__The task__.
Find the word "Thursday" in the data, then copy each line where it is found.
- Opening Delimiter -
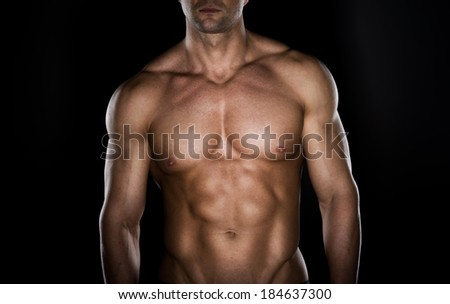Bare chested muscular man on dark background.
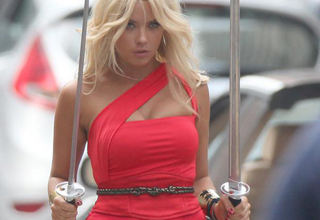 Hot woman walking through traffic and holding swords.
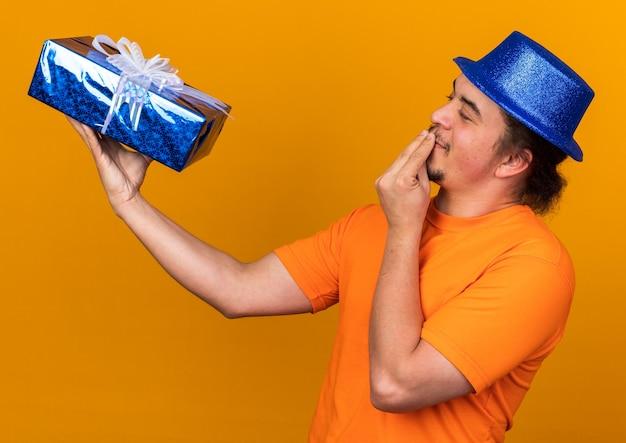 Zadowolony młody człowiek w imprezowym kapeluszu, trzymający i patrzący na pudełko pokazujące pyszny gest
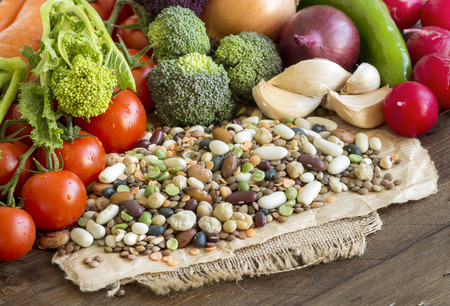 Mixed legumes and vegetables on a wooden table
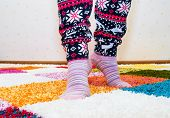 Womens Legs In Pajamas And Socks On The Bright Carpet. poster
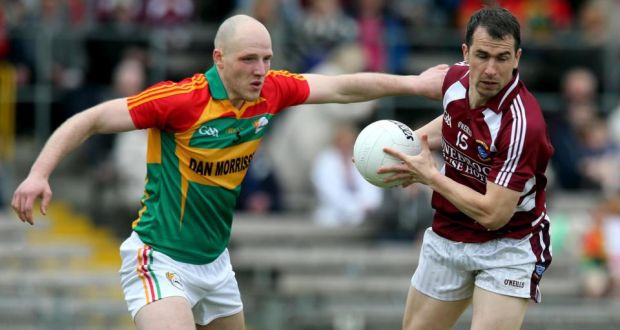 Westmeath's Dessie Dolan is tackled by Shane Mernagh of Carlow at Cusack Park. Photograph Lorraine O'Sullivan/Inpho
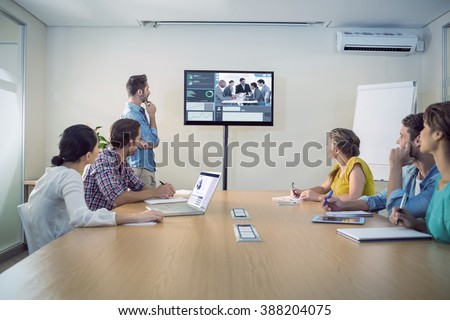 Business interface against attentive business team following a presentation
- Closing Delimiter -
- Opening Delimiter -
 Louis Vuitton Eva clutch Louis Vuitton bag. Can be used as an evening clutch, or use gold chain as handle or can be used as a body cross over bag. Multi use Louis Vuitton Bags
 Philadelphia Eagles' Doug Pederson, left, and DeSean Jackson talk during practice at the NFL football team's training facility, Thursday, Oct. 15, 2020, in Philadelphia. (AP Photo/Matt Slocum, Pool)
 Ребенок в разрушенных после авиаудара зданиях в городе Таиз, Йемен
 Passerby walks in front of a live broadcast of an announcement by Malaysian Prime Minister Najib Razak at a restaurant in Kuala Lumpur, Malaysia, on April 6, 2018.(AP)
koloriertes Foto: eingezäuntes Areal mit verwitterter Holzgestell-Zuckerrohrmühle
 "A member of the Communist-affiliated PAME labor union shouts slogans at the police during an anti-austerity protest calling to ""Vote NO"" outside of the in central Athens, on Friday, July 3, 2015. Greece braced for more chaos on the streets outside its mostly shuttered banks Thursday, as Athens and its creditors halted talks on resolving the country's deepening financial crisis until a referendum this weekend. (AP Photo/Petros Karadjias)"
- Closing Delimiter -
__Written reply__.
 Philadelphia Eagles' Doug Pederson, left, and DeSean Jackson talk during practice at the NFL football team's training facility, Thursday, Oct. 15, 2020, in Philadelphia. (AP Photo/Matt Slocum, Pool)
 "A member of the Communist-affiliated PAME labor union shouts slogans at the police during an anti-austerity protest calling to ""Vote NO"" outside of the in central Athens, on Friday, July 3, 2015. Greece braced for more chaos on the streets outside its mostly shuttered banks Thursday, as Athens and its creditors halted talks on resolving the country's deepening financial crisis until a referendum this weekend. (AP Photo/Petros Karadjias)"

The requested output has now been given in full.